BTW thanks for the hardly a rookie comment. I am the rookie at the shop I work at (well did untill I just got transfered :( ) Because One of the guys I worked with has 25 years experience and is nothing short of amazing with a wrench. The other tech (there were 3 of us) Taught the guy with 25 years. He has been a tech for 40 plus years. Both guys are some of the best I have ever seen.

sounds like, from THAT environment,you may have a LOT to teach US!!!

I pulled the transmission and inspected it. Everything looks good, the machined input shaft looks good, the T/C doesn't appear to be leaking, the flex pate is not missing any teeth or cracked; The truck has 84k on the ticker and ran excellent,except for the tranny leak, till the day i began working on it.

B/c my lack of experience with Automatics I decided to take it to a well known tranny shop(locally owned for 50years, not some nationwide cottonman) and have them put their 2cents into it and seal it back up for me.

currently it's at the shop..Friday March 12.

Also very good advice on this board!

Dont forget to inspect the shaft on the TQ if you are goibng to reuse it

I pulled my motor for a rebuild; since I had it out I decided to replace that seal. I was pumping ATF out above 2500 RPM.

I used a curved seal puller and carefully tapped in the new seal. IMO this is a short term fix. I wanted a few more years out of the trans so I could space out major expenses.

When I do a rebuild (myself) I will do the "bulletproof" rebuild.

I was wondering if someone could explain what the function of the drain back hole is(in the bellhousing right next to the input shaft seal). I see that people like to drill out this hole out, but im just courious as to why people do this. in my dont want any fluid leaking out of that hole. thank you.

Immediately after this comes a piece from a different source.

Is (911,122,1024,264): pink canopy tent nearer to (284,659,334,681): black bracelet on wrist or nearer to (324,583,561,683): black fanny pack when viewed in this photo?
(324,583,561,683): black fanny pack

That seal is NOT supposed to have any pressure on it. If it leaks, it is because the internal bushings are worn, probably because of alignment. In a perfect world, those bushings wouldn't leak. Since they do and will, increasing the hole size relieves pressure on the seal. Who cares if it leaks a lot internally as long as it still runs.

What kind of torch/gas was used to heat up the manifold flange?

Acetylene and Oxygen torch.

There are electrical wires, brake lines, and a gas line that are a potential problem when using this type of torch. Make sure to cover these items with sheet metal or an old license plate to deflect the heat away from these items(you have to use your judgement on this if you are comfortable doing it this way or not). This was probably not the easiest way to do this, but none the less my dad and I tried and we succeeded.

ill be happy to answer any more Q's :)

The torch is the easiest way to do it. I use that technique daily on stuff like this. Use caution with the things around the area you are torching in but I think shielding is excessive if you are competant.

i agree with rookie, but i was just taking caution b.c i'm a safety junky and was working around a gas line :)

Got transmission back and it appeared to be a small hairline crack in the torque converter. He replaced the bushing and seal for 60$ and i got a rebuilt T/C for 120$.

Got it home and spent 8 hrs putting the darn transmission and transfer case in and took it for a 10mile ride and its looking pretty good. there is a tiny leak from the transfer case gasket not sealing right, but I dont really care; ill keep my eye on it. I'm just happy the car runs! Oh yea i dont think ill ever drop the tranny again, just one big pain in the nuts, lol!

Thank you for helping me understand a little more about my truck 4x4central!

The transfer case isnt hard to pull. Why not pull it and seal it up propperly. Low fluid lever will be the demise of a perfectly good tranny

yea you are 100% correct.....but i was just so fatigued at the time, i didnt want to crawl on my back again to work on it. i'll let the truck sit for a couple of weeks and then head back in there with a new attitude and get some gasket sealer around the transfer case. :)

I have a bad 4R55E trans that lost reverse, it also had upshift problems probably blownout valvebody gasket? I have another trans that is good but came with no torque converter, should I buy a new one or can I use the one I have, providing I dump old fluid which I plan on, any help would be appreciated.